2021 Scavenger Hunt Questions & Answers
Scavenger Hunt Day #1 – Jackie Robinson (1919-1972)
Jackie Robinson (1919-1972) was born in Georgia as the youngest of five children, and in 1947 became the first African American to play in Major League Baseball in the modern era when he started at First Base for the Brooklyn Dodgers.
After using the 1920 U.S. Census to verify which was the eldest brother, Edgar Robinson was enumerated as a Gardner in both the 1930 U.S. Census and the 1940 U.S. Census.
The 1930 U.S. Census shows 121 Pepper, Pasadena, Los Angeles County, California. This address was listed as “W. Pepper St.” in the 1940 U.S. Census.
There are several sources for this information. Edna McGriff was enumerated in the 1930 U.S. Census on the page following Jackie. One hunt participant located her 1933 Death Certificate.
Jack was enumerated in the 1940 U.S. Census as a part-time janitor at motion picture studio. One participant also found him listed as an Assistant Athletic Director with the National Youth Administration (NYA), but this information is harder to confirm.
Mallie’s occupation is enumerated in the 1920 U.S. Census as “Laborer, General Farm” and in the 1940 U.S. Census as a “Laundress, Private Home.” In the 1930 U.S. Census her occupation was shown as “none” although a book 2007 book by biographer Jonathan Eig indicates she also held odd jobs.
The 121 Pepper Street (Pasadena) home owned by Mallie Robinson was valued at $4,000 in the1930 U.S. Census. In the 1940 U.S. Census, Jackie lived in that same house which was at that time rented by his sister-in-law (so the monthly rent paid was listed in lieu of the value). His mother lived next door at 133 Pepper Street, and her home was valued at $2,000.
It has been widely reported that he was named in honor of (then recently deceased) former President Theodore Roosevelt, however the actual source of this information is difficult to find. One of our participants found this story documented in a 1997 book by biographer Arnold Rampersad.
Scavenger Hunt Day #2 – John Jacob Wintler (1837-1913)
John Jacob Wintler (1837-1913) arrived in Clark County from New York via the Panama Isthmus in 1857, became a steamboat engineer, and later operated a harness and saddle shop in Vancouver.

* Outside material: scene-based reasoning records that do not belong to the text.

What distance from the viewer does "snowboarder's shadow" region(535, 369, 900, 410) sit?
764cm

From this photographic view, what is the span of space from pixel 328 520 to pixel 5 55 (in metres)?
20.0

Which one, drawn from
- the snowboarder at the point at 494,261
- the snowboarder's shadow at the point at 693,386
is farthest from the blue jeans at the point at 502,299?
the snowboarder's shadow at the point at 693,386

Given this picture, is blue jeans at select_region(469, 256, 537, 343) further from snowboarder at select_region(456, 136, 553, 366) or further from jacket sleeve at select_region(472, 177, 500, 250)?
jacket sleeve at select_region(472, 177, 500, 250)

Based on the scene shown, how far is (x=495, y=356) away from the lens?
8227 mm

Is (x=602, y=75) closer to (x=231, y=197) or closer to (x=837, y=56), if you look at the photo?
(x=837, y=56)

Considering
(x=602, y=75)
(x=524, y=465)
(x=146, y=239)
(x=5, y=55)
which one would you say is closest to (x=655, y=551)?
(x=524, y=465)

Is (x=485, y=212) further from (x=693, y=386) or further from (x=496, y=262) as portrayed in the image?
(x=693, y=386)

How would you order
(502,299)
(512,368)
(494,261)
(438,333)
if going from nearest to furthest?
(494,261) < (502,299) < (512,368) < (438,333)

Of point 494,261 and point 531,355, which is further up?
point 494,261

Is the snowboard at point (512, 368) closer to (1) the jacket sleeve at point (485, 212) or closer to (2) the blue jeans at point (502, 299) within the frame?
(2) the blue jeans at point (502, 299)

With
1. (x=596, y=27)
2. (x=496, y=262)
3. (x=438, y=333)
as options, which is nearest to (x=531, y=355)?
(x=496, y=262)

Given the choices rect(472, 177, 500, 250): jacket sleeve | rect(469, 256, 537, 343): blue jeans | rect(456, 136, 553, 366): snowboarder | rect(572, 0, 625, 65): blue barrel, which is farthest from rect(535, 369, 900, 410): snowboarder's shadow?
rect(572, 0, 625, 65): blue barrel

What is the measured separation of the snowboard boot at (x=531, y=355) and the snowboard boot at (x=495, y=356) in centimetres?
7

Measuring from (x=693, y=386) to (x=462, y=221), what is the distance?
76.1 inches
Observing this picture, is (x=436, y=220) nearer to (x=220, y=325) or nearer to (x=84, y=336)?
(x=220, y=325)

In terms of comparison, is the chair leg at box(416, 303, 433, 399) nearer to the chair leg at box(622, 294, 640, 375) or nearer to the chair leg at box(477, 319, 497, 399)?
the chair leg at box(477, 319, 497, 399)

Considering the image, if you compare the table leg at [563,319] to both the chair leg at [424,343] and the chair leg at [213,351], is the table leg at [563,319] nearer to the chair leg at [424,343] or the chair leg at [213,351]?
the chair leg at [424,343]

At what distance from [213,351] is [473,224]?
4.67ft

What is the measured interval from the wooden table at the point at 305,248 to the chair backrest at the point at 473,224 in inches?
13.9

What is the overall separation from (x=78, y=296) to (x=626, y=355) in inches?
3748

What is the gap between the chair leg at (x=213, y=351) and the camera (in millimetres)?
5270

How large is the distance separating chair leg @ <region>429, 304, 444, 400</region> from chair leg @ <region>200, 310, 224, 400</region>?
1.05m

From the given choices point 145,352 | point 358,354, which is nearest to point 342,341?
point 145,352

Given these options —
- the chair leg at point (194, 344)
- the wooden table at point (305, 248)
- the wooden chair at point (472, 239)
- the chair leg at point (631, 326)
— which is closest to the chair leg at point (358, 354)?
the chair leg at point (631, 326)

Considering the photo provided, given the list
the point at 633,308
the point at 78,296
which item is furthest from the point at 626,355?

He is known to have had 10 children, six with first wife Lucy Jane (née Knight), and four with second wife Sarah (née Butler). Nine of the children were enumerated together in the 1887 Washington Territorial Census and in the Will which John made in 1911. The tenth child, Lucy K. Wintler, died at seven months of age on Aug. 29, 1877. She does not appear in a census, but is memorialized on the family grave marker located in the Old City Cemetery in Vancouver, Washington. That marker has been photographed andcan be viewed on the findagrave.com website.

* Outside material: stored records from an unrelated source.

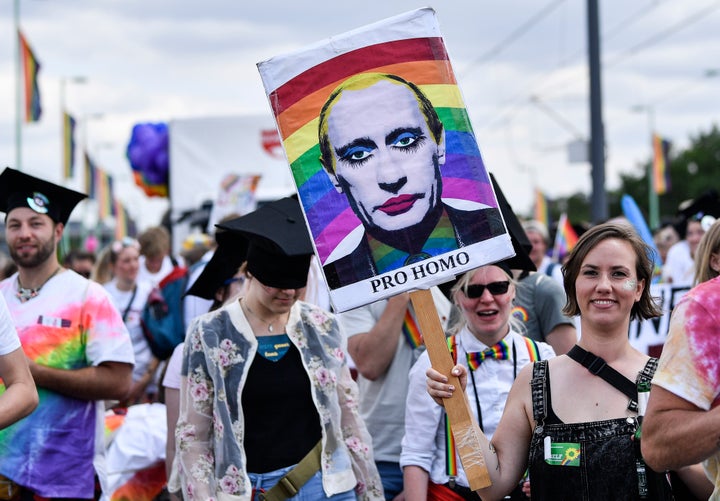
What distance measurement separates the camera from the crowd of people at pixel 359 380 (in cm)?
327

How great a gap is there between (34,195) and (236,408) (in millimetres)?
1654

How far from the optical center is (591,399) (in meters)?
3.38

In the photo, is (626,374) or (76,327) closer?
(626,374)

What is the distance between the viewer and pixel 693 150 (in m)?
71.0

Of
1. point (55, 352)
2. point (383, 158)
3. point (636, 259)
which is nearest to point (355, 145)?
point (383, 158)

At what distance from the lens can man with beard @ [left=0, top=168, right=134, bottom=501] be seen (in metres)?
4.92

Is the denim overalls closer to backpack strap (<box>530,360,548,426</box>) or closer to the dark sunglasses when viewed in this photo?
backpack strap (<box>530,360,548,426</box>)

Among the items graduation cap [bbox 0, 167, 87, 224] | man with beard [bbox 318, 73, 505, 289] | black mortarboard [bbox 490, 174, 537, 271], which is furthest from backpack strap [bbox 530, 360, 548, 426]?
graduation cap [bbox 0, 167, 87, 224]

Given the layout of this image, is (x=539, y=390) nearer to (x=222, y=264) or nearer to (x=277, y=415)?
(x=277, y=415)

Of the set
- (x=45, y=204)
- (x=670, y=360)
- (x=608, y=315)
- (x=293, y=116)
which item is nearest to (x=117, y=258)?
(x=45, y=204)

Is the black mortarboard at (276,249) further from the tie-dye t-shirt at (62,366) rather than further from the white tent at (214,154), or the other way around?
the white tent at (214,154)

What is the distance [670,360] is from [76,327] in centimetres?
329

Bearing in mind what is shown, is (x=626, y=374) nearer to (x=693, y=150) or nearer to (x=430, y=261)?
(x=430, y=261)

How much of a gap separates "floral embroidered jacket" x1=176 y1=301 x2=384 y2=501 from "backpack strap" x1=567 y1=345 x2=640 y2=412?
4.75 feet
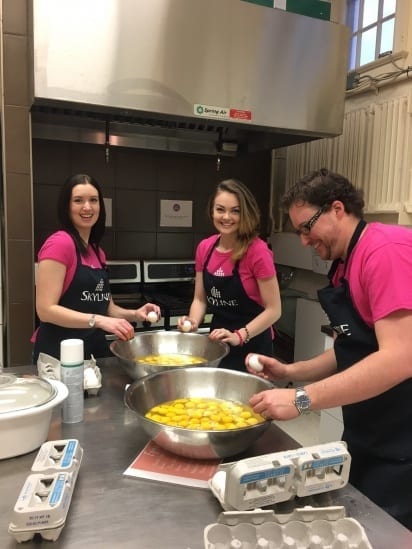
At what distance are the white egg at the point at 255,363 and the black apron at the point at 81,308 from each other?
81 centimetres

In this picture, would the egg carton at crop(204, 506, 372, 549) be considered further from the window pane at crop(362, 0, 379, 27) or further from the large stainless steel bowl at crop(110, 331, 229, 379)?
the window pane at crop(362, 0, 379, 27)

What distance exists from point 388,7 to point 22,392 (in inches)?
111

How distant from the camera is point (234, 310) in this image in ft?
6.37

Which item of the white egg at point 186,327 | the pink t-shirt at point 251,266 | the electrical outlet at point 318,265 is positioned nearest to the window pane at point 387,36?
the electrical outlet at point 318,265

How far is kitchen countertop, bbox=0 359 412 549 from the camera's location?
72 centimetres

John’s home address is listed differently in the 1910 U.S. Census, the 1912 City Directory for Vancouver, his published 1913 Obituary, and on his 1913 Death Certificate. For the purposes of this CCGS Scavenger Hunt, all four answers were allowed. For genealogical purposes, it is suggested that Clark County property records be used in order to locate the precise parcel where the home was located.
[Note: These sources do not agree.]
The land patent reads “the thirtieth day of July, in the year of our Lord one thousand eight hundred and seventy four” (image found on the General Land Office, Bureau of Land Management, U.S. Department of the Interior website).

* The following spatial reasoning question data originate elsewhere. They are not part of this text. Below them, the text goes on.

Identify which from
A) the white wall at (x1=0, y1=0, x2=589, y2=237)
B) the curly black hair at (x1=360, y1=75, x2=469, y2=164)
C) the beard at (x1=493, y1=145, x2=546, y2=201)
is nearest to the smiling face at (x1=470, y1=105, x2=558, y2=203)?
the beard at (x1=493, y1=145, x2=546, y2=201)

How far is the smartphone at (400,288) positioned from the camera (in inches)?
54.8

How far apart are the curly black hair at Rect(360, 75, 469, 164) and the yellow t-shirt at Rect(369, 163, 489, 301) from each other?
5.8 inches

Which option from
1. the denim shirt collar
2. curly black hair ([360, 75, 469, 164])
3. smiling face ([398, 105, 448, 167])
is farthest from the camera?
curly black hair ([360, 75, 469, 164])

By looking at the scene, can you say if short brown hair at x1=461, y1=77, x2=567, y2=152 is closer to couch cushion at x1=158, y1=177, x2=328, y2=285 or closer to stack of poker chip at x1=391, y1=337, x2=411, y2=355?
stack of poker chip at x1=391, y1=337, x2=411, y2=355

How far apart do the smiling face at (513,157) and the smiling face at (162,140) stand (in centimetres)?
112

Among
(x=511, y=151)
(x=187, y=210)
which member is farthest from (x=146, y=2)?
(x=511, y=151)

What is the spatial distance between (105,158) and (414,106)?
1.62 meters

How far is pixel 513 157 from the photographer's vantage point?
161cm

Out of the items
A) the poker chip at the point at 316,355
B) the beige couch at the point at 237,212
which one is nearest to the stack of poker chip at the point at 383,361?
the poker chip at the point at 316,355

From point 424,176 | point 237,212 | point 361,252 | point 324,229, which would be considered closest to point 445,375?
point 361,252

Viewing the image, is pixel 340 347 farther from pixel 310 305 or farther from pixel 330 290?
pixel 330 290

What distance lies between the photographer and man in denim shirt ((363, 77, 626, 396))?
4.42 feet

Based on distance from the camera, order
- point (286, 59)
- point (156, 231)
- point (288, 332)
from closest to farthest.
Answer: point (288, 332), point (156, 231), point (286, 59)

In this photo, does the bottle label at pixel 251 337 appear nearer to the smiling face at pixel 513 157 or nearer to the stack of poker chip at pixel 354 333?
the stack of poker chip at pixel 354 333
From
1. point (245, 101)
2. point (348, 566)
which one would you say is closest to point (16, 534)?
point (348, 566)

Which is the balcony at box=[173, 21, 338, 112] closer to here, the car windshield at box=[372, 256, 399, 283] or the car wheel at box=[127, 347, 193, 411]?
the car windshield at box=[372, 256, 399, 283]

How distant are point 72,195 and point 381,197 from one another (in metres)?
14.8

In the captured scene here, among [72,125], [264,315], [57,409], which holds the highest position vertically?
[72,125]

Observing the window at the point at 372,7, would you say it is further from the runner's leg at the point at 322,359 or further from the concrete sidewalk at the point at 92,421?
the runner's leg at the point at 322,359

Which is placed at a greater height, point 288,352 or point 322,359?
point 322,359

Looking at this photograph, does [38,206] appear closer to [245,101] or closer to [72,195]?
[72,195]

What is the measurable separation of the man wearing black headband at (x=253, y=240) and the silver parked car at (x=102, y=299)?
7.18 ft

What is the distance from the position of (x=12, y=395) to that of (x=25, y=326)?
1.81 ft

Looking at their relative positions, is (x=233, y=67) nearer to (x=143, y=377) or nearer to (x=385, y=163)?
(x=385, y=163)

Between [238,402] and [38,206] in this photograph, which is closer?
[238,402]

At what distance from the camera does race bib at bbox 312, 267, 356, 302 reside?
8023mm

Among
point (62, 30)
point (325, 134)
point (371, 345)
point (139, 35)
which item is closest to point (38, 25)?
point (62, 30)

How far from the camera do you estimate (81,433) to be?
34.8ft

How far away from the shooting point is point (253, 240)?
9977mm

John and both his parents were born in Switzerland. This information can be found in the 1880, 1900, and 1910 U.S. Census as well as on his 1913 Death Certificate.
Lucy was born to Joel and Amelia (née Stewart) Knight at their farm on the south shore of the Des Moines River near Vernon in Van Buren County, Iowa. The family was enumerated there in the 1840 and 1850 U.S. Census. The book Covered Wagon Women, Diaries and Letters from the Western Trails 1853-1854, Volume 6, by Kenneth L. Holmes, 1986 (available on Google Books), gives details about the farm.
The Morning Oregonian newspaper on April 2, 1931, page 21, reported her date of death as March 31, 1931.
Lucy Jane Knight probably had three memorable days in 1853. The first was on April 1st when their wagon train began its journey west across the plains. The second was on April 29th when they spotted the first Indians and she and her younger sister Almira ran to hide in the wagon. The third, and probably most memorable, was on August 8th when she wandered behind the wagon train and it left her. Emigrants in the next wagon train picked her up and returned her to her family. This information is contained in the journal kept by Lucy’s mother Amelia (née Stewart) Knight. The original journal is held at the University of Washington Library. The book Covered Wagon Women, Diaries and Letters from the Western Trails 1853-1854, Volume 6, by Kenneth L. Holmes, 1986 (available on Google Books) reprints selected journal entries.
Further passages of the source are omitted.